## Exercise objective
Reproduce the lines of the items below unchanged, starting with the line that contains "Is (x=0, y=145)" and ending with the line that contains "3134 centimetres", with both of those lines included. Leave the pictures out of your answer.

* Start Data for processing *

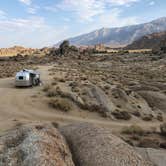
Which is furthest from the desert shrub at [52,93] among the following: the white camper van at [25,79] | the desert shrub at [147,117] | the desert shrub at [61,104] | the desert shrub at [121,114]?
the desert shrub at [147,117]

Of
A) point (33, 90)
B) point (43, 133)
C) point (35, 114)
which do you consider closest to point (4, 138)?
point (43, 133)

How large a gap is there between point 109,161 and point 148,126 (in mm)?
12979

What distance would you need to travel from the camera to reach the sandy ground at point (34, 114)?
701 inches

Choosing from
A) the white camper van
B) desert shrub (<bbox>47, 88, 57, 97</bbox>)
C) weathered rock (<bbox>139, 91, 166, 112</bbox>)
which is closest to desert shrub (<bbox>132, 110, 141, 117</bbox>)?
weathered rock (<bbox>139, 91, 166, 112</bbox>)

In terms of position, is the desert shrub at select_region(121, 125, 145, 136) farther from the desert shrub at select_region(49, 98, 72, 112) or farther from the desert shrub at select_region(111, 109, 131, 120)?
the desert shrub at select_region(49, 98, 72, 112)

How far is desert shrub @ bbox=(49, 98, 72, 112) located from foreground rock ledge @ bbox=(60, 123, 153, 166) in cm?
1141

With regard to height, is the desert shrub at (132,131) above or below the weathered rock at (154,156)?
below

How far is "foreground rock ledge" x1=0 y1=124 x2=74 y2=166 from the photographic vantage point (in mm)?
6441

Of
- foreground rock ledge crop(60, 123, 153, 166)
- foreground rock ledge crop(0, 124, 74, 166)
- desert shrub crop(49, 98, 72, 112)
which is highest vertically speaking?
foreground rock ledge crop(0, 124, 74, 166)

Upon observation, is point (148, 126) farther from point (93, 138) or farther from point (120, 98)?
point (93, 138)

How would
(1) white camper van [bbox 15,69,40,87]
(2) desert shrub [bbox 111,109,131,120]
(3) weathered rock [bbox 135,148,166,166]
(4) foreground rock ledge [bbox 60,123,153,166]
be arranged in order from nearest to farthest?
(4) foreground rock ledge [bbox 60,123,153,166] → (3) weathered rock [bbox 135,148,166,166] → (2) desert shrub [bbox 111,109,131,120] → (1) white camper van [bbox 15,69,40,87]

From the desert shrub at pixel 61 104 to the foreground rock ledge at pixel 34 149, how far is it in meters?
12.5

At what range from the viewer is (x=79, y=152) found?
7969 millimetres

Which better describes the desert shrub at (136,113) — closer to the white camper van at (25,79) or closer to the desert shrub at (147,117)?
the desert shrub at (147,117)
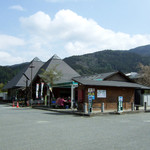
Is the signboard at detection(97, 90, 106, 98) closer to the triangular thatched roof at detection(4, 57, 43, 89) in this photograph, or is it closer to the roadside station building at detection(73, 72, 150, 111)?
the roadside station building at detection(73, 72, 150, 111)

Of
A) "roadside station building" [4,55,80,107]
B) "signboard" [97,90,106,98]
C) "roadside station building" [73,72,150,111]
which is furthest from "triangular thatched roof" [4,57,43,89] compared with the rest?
"signboard" [97,90,106,98]

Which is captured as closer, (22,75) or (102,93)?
(102,93)

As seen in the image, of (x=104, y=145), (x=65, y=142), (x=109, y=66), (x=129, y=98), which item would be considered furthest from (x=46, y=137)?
(x=109, y=66)

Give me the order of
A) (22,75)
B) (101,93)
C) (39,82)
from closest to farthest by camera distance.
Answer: (101,93)
(39,82)
(22,75)

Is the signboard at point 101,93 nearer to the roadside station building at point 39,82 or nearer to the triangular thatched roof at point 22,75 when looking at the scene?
the roadside station building at point 39,82

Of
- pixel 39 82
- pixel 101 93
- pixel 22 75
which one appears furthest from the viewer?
pixel 22 75

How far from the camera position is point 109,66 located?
646 feet

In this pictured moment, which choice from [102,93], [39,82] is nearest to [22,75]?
[39,82]

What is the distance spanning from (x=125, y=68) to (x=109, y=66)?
18.5m

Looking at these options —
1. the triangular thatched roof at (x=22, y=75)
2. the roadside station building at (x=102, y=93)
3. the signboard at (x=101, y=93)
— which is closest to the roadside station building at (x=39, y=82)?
the triangular thatched roof at (x=22, y=75)

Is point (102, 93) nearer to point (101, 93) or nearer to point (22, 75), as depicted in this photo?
point (101, 93)

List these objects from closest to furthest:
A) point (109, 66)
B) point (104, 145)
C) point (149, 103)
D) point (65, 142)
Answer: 1. point (104, 145)
2. point (65, 142)
3. point (149, 103)
4. point (109, 66)

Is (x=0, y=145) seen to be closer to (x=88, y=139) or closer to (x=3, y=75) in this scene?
(x=88, y=139)

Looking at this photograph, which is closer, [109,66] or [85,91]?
[85,91]
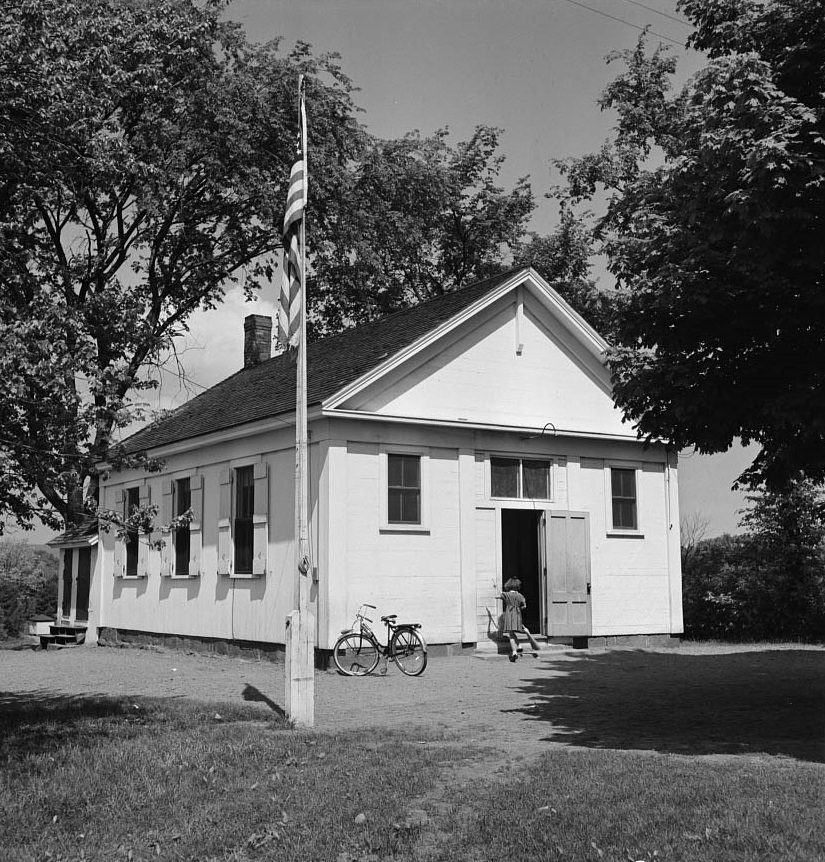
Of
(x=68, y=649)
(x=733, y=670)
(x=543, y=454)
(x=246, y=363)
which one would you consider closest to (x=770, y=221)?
(x=733, y=670)

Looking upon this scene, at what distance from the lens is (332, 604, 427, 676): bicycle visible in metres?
17.6

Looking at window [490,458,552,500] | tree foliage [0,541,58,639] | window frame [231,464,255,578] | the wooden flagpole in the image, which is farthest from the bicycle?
tree foliage [0,541,58,639]

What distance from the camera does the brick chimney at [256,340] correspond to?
3134 centimetres

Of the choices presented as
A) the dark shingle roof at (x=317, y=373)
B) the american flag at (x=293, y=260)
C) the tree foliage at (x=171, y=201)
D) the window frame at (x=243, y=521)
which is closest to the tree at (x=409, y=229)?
the tree foliage at (x=171, y=201)

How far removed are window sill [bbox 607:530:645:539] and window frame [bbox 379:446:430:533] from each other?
4559 mm

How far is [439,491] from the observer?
66.2ft

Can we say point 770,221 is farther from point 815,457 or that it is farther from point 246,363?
point 246,363

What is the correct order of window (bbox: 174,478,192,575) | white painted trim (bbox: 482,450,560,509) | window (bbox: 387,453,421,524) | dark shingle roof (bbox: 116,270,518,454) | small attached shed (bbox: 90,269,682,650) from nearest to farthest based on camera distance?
small attached shed (bbox: 90,269,682,650), window (bbox: 387,453,421,524), dark shingle roof (bbox: 116,270,518,454), white painted trim (bbox: 482,450,560,509), window (bbox: 174,478,192,575)

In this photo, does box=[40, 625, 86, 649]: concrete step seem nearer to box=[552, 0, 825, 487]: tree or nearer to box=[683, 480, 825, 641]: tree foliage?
box=[683, 480, 825, 641]: tree foliage

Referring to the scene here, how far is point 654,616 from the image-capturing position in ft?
75.3

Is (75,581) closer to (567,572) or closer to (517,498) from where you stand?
(517,498)

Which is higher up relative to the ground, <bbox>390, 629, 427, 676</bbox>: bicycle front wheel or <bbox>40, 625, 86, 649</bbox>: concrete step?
<bbox>390, 629, 427, 676</bbox>: bicycle front wheel

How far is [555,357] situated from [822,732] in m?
12.3

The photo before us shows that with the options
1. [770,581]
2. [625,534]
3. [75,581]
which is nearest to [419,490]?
[625,534]
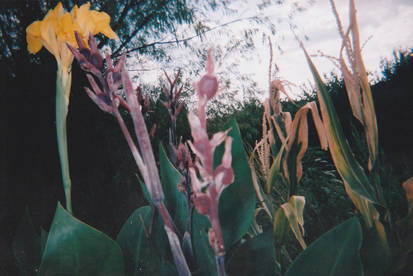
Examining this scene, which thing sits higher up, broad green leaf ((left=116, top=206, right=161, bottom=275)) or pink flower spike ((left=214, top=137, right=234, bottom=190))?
pink flower spike ((left=214, top=137, right=234, bottom=190))

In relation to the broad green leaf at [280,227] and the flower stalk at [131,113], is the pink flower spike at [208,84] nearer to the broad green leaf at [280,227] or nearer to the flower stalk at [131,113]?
the flower stalk at [131,113]

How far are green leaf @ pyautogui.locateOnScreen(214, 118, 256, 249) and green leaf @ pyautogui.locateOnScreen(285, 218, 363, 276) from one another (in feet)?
0.16

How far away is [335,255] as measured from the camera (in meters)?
0.18

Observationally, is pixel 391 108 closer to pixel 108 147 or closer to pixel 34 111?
pixel 108 147

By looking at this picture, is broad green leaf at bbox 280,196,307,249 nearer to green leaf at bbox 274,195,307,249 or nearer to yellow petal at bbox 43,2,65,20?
green leaf at bbox 274,195,307,249

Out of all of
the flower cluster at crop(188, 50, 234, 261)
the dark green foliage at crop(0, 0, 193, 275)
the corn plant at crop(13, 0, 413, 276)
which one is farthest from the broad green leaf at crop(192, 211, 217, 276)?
the dark green foliage at crop(0, 0, 193, 275)

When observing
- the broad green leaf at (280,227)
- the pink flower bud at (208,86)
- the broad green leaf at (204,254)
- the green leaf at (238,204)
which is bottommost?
the broad green leaf at (280,227)

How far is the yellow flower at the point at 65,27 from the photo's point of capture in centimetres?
A: 23

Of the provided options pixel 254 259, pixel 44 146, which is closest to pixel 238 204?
pixel 254 259

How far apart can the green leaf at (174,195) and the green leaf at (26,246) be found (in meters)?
0.19

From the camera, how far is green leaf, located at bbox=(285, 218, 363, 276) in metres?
0.18

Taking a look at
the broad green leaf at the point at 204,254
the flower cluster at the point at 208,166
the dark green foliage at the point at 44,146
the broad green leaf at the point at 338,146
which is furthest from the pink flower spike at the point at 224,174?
the dark green foliage at the point at 44,146

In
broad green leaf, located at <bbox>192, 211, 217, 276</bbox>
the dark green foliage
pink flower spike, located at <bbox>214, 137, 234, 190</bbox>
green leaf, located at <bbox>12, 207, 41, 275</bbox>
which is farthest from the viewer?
the dark green foliage

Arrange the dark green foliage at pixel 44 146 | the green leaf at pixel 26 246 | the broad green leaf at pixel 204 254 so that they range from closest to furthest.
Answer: the broad green leaf at pixel 204 254
the green leaf at pixel 26 246
the dark green foliage at pixel 44 146
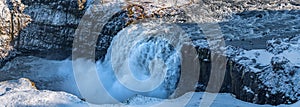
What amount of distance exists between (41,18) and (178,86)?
659 centimetres

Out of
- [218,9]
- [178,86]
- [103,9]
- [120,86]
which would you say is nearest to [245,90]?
[178,86]

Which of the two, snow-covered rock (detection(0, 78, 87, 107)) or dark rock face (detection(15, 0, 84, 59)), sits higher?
snow-covered rock (detection(0, 78, 87, 107))

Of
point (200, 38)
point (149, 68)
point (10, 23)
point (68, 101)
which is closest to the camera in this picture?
point (68, 101)

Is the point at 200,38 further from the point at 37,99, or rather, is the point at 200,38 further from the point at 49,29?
the point at 49,29

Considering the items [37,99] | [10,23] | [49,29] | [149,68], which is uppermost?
[37,99]

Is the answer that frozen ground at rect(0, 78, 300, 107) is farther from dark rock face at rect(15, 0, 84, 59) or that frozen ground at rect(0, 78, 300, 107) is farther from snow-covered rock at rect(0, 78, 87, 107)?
dark rock face at rect(15, 0, 84, 59)

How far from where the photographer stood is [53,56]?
15.6 meters

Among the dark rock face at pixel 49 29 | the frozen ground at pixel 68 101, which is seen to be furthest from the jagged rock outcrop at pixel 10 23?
the frozen ground at pixel 68 101

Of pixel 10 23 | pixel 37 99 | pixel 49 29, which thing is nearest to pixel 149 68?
pixel 37 99

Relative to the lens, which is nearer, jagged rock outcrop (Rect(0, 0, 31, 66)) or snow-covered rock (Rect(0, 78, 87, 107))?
snow-covered rock (Rect(0, 78, 87, 107))

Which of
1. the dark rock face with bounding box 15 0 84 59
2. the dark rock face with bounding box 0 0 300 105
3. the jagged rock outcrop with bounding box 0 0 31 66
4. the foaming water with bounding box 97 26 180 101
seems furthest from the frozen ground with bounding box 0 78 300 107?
the jagged rock outcrop with bounding box 0 0 31 66

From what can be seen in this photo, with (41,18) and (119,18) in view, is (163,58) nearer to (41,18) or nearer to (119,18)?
(119,18)

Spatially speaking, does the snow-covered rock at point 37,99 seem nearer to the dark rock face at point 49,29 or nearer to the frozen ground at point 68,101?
the frozen ground at point 68,101

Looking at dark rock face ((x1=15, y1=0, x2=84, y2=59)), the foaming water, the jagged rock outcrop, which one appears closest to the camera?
the foaming water
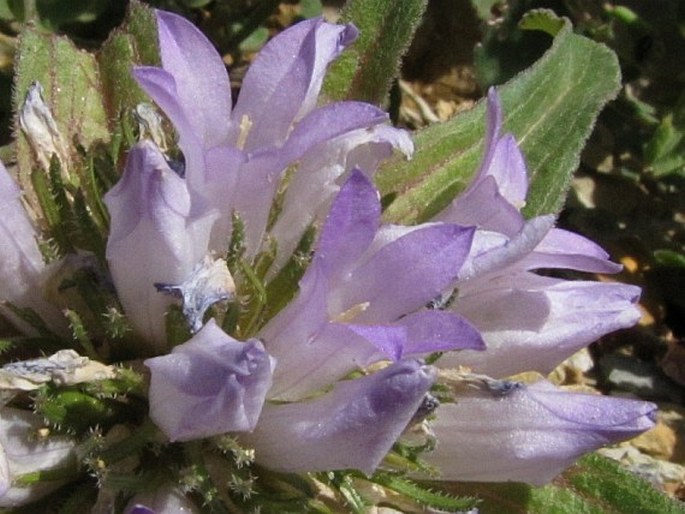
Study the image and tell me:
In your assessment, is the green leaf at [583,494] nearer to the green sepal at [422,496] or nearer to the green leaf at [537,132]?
the green sepal at [422,496]

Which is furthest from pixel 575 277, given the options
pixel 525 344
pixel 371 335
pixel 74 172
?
pixel 371 335

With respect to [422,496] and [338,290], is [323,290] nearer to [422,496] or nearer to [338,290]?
[338,290]

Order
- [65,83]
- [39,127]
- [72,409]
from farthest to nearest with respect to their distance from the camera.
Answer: [65,83], [39,127], [72,409]

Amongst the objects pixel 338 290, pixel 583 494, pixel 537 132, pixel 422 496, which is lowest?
pixel 583 494

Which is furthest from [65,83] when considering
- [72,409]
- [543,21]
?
[543,21]

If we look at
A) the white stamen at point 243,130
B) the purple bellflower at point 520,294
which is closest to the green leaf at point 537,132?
the purple bellflower at point 520,294

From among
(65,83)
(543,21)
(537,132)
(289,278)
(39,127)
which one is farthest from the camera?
(543,21)
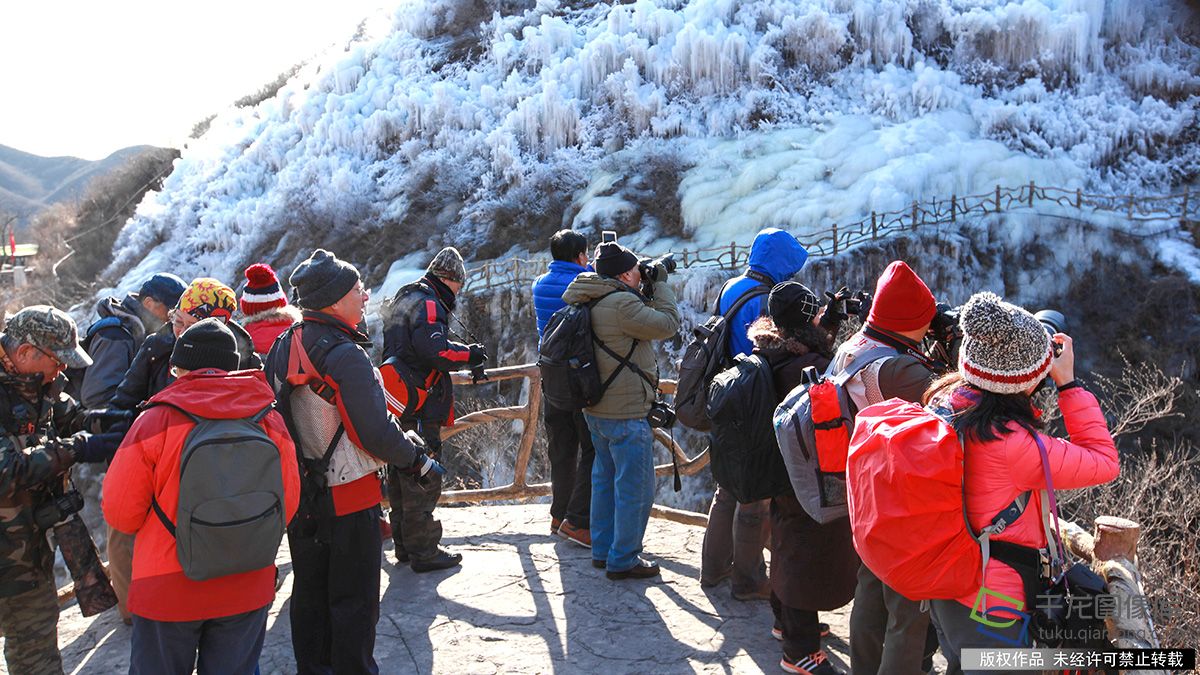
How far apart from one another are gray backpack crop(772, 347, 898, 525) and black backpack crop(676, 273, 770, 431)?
2.78ft

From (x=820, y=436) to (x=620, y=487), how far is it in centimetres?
148

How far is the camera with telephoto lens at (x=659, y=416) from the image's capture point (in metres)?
4.54

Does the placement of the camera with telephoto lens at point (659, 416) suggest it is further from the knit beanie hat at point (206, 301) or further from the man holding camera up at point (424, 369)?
the knit beanie hat at point (206, 301)

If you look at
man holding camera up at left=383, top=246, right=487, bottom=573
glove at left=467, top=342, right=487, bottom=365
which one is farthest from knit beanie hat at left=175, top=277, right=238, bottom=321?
glove at left=467, top=342, right=487, bottom=365

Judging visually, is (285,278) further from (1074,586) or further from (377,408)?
Answer: (1074,586)

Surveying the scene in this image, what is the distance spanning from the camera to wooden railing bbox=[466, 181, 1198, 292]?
65.0 ft

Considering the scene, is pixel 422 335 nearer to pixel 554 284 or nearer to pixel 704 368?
pixel 554 284

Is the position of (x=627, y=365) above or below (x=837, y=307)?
below

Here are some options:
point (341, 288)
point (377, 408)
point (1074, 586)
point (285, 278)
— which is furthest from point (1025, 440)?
point (285, 278)

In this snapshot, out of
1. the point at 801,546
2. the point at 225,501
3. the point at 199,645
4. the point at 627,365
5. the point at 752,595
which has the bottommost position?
the point at 752,595

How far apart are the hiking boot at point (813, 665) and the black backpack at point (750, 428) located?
673 mm

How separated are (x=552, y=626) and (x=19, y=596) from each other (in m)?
2.19

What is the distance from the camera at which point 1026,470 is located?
249cm

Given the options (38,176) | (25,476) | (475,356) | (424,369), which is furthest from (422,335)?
(38,176)
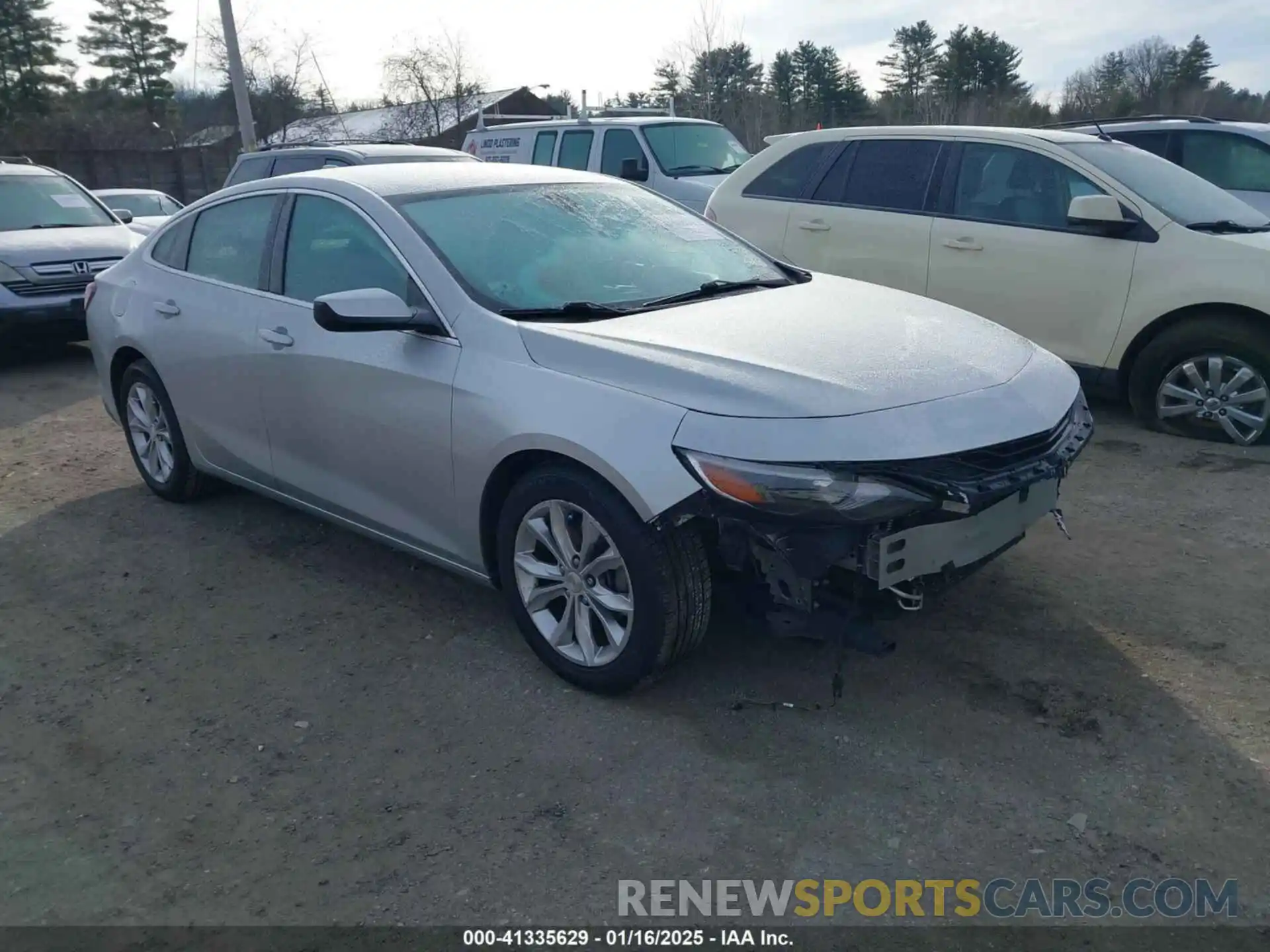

* End Data for processing *

## Expected answer
Is (x=0, y=145) seen to be closer to (x=88, y=139) or closer to (x=3, y=75) in this scene?
(x=88, y=139)

Looking at this photograph, which is closer, [109,66] or [85,91]?
[85,91]
Of
(x=68, y=649)
(x=733, y=670)
(x=543, y=454)
(x=246, y=363)
which one would you consider closest to (x=770, y=221)?
(x=733, y=670)

Looking upon this scene, at what distance from the lens is (332, 604, 427, 676): bicycle visible in metres?
17.6

Looking at window [490,458,552,500] | tree foliage [0,541,58,639] | window frame [231,464,255,578] | the wooden flagpole in the image, which is farthest from the bicycle?
tree foliage [0,541,58,639]

What distance from the camera does the brick chimney at [256,340] correspond to?
3134 centimetres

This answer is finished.